The work had been expected to be completed by the end of 2013, but was delayed by the government shutdown in October, said Kevin Wolf, assistant U.S. secretary of commerce for export administration. Items removed from the Munitions List would be placed on the Commerce Control List, which is administered by the less-restrictive Commerce Department.
The new rules have been circulating in draft form since May. At a Nov. 18 panel discussion here sponsored by the Washington Space Business Roundtable, Wolf said he hopes to get the final drafts to Congress before the end of the year.
The modifications are generally intended to remove the arms label from certain widely available space components that, since 1999, have been lumped into Category 15 of the U.S. Munitions List. Shifting licensing jurisdiction for those items to the Department of Commerce is expected to ease their export to 36 countries.
The National Defense Authorization Act for Fiscal Year 2013 repeals a 1999 law that placed all space-related hardware and services, regardless of sophistication or availability, on the Munitions List. The new legislation gives the U.S. president the authority to determine licensing jurisdiction for space-related items.
However, exports of space-related items to China and certain other countries remain barred.
Wolf said one of the aims of the rules is to reduce disincentives for European space companies to buy from U.S. businesses. The reforms would also allow State Department officials to concentrate their limited resources on monitoring transactions involving the most sensitive technologies.
The changes, Wolf said, have been accurately described as “right-sizing” export controls in the satellite industry.
Once the new regulations are adopted, for example, more than 90 percent of the U.S. space-related items procured by Astrium, the European space hardware and services provider, will go through Commerce rather than State, said Corinne Kaplan, vice president of space at EADS North America. Astrium is a subsidiary of EADS, the Netherlands-based aerospace and defense conglomerate.
After an initial adjustment period, the new regulations are expected to reduce delays and uncertainty for overseas contractors that import U.S. space technology, Kaplan said. One key benefit is that many companies that previously were hesitant to upgrade products incorporating U.S. components because of the implications for export licensing procedures may be more open-minded, she said.
“It’s going to be a lot more predictable,” Kaplan said.

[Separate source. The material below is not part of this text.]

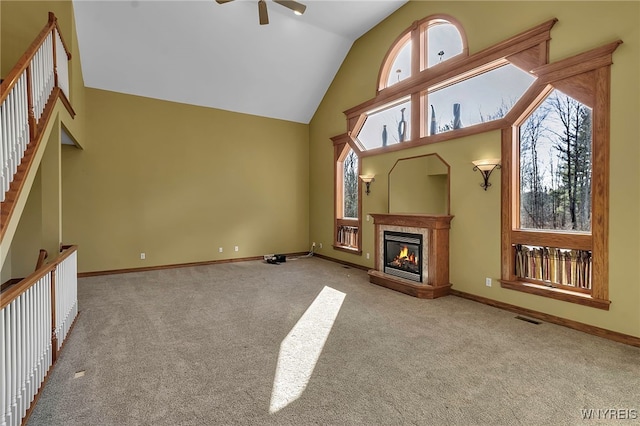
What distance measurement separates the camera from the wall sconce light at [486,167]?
4.14 m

Once the rules are approved sometime in 2014, Wolf said, there would be a 180-day waiting period before they go into effect, a delay that was included in part at the urging of the satellite industry.
Jim Stearns, regional trade compliance counsel for the Americas at Accenture, a global management consulting firm, urged space companies to spend the money on lawyers and staff to ensure that the new regulations are fully understood and properly followed.
“If you get in trouble, it’s not a defense to say we didn’t want to put the people on board,” he said. “This is what we’ve been training for for many, many years.”